Publié le 26 Février 2018

Red De Solidaridad Con Chiapas

Par Mauricio Centurión

 Le Zapatisme a surpris en proposant une candidate indépendante à la présidence du Mexique: María de Jesús Patricio Martínez, Marichuy. Femme, indigène nahua, elle a entrepris la tâche ardue de se rendre dans les villages du Mexique avec le Conseil Indigène de Gouvernement pour faire connaître leurs propositions," collecter des douleurs " et chercher à concrétiser les 860 000 signatures que l'Institut National Electoral lui demande de présenter. Elle n' a pas atteint le but, mais le chemin a été l'expérience de la campagne.
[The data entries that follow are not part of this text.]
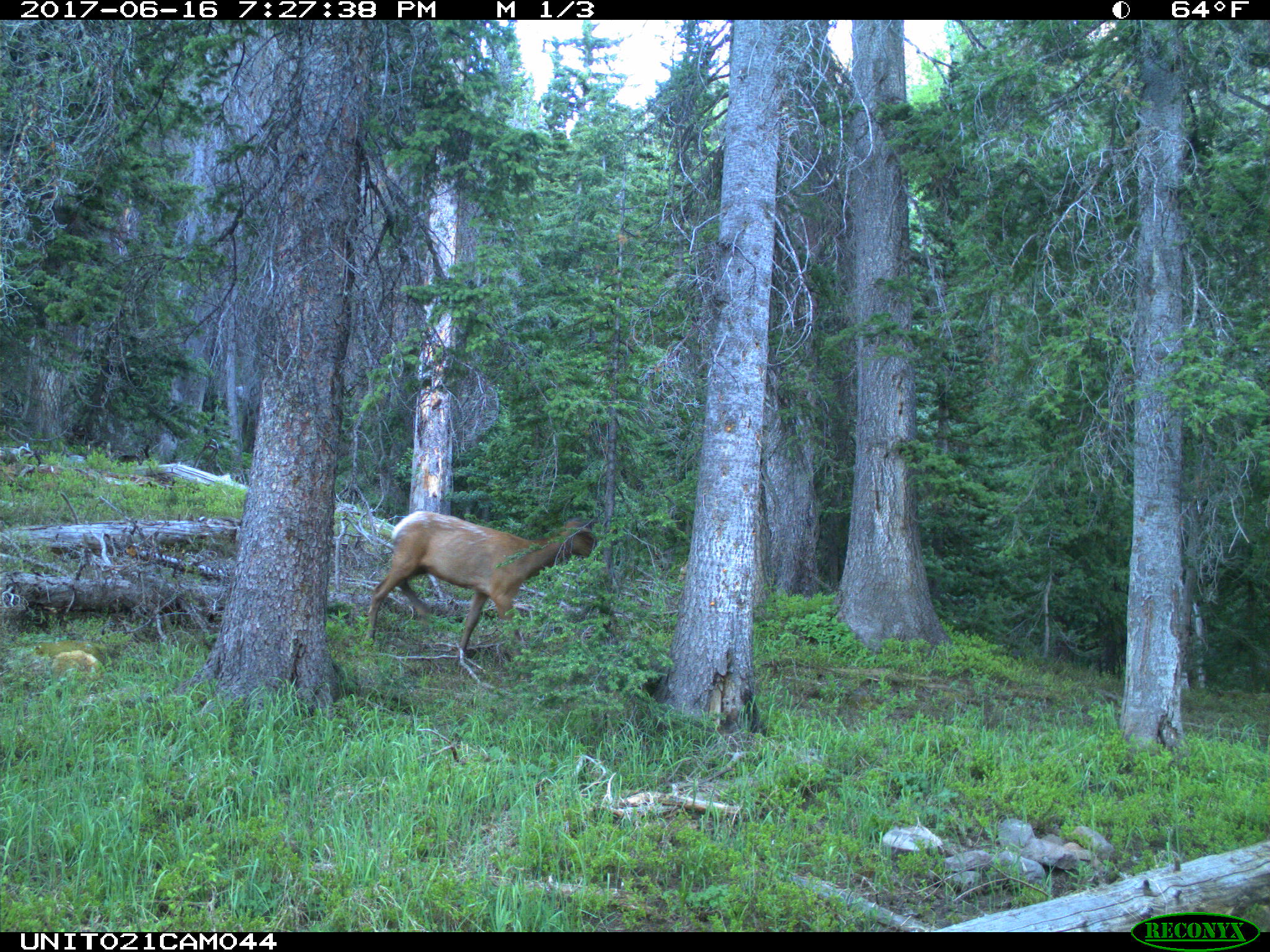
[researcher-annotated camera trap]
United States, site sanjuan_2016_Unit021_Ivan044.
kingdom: Animalia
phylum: Chordata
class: Mammalia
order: Artiodactyla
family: Cervidae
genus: Cervus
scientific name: Cervus elaphus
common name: red deer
Cervus elaphus (red deer).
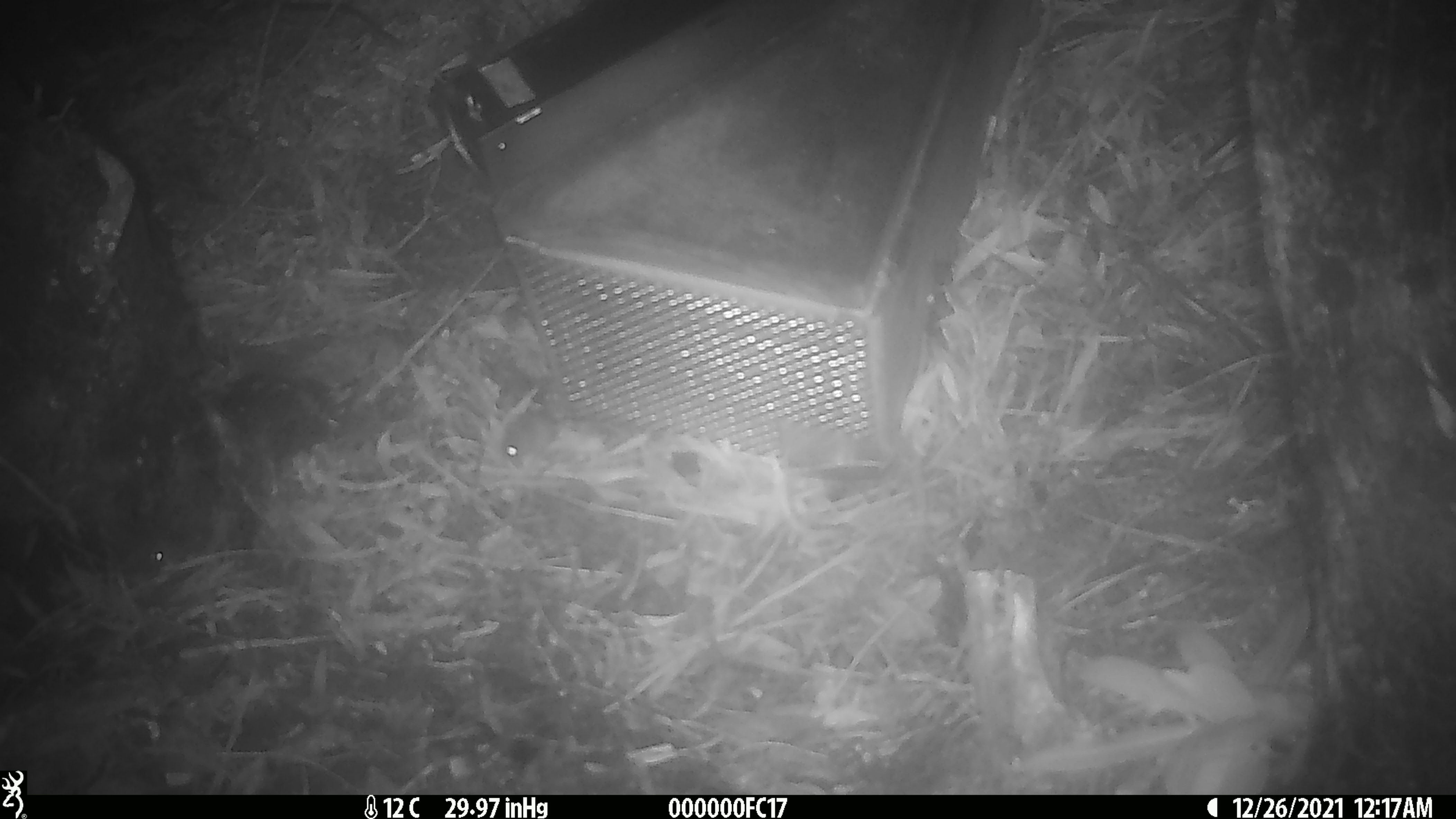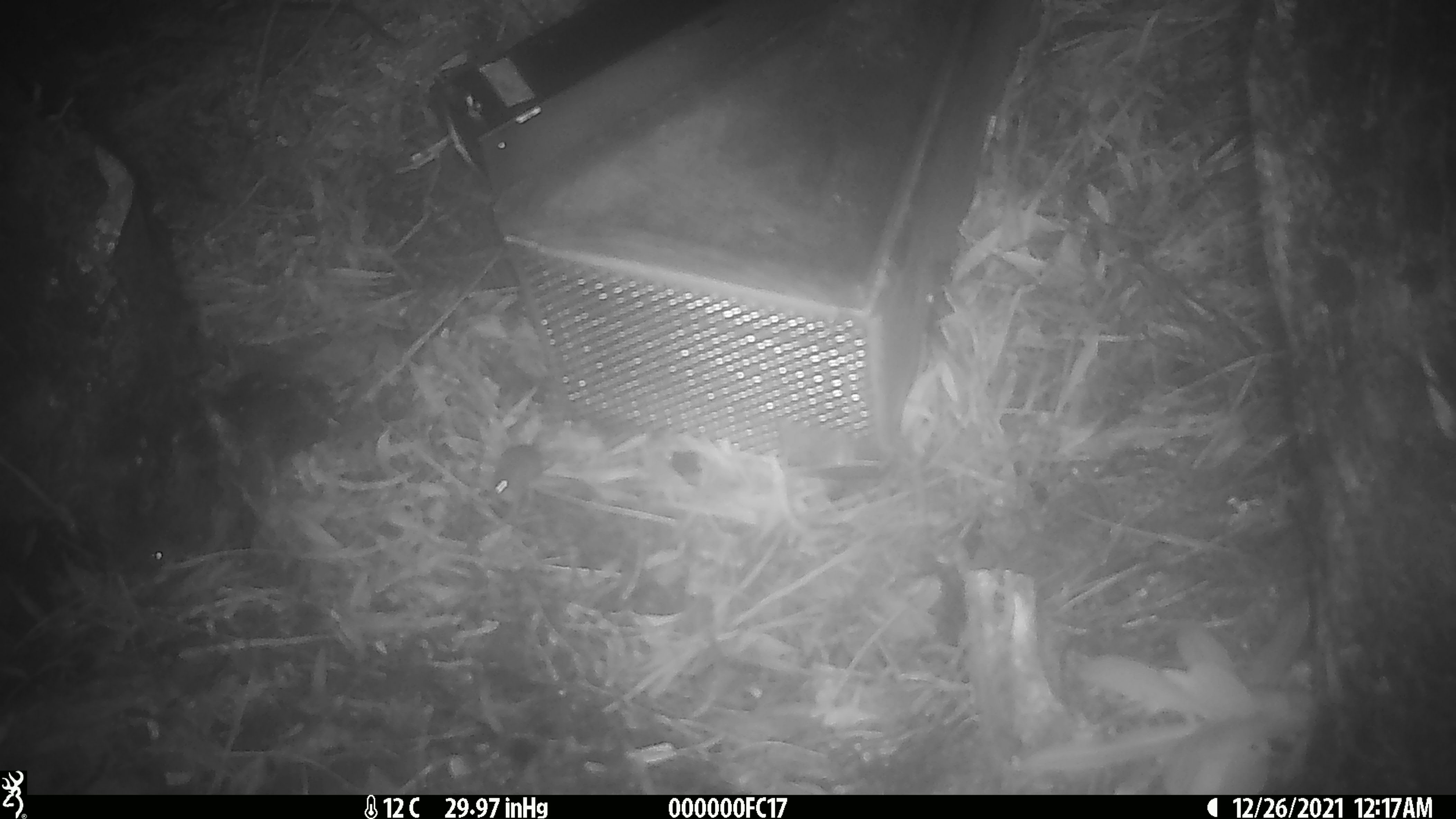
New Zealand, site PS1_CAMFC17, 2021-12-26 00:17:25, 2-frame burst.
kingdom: Animalia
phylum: Chordata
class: Mammalia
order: Rodentia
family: Muridae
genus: Mus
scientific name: Mus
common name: mouse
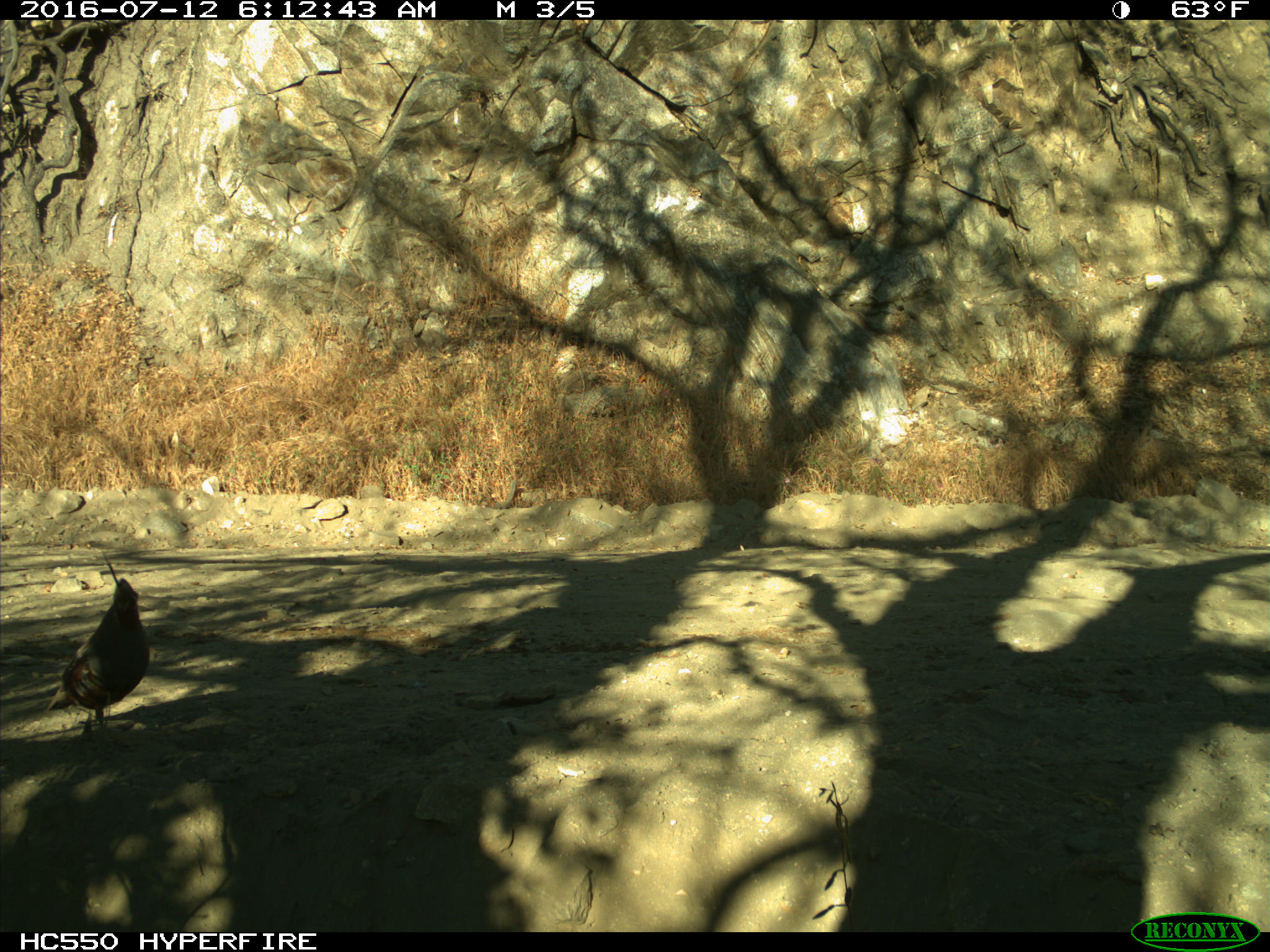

"J'avais entendu dire que vouliez savoir comment ça se passait avec les signatures", dit la porte-parole du Conseil Indigène de Gouvernement à la clôture de la" Rencontre des femmes qui luttent avec le Conseil National Indigène", le 11 février. Elle regarde la main où l'on peut voir un numéro de crayon écrit: "Jusqu'au dernier décompte qui nous a été donné hier, il y en avait 232 770, comme vous voyez, il nous en manque beaucoup plus, mais nous allons beaucoup plus loin que certaines signatures".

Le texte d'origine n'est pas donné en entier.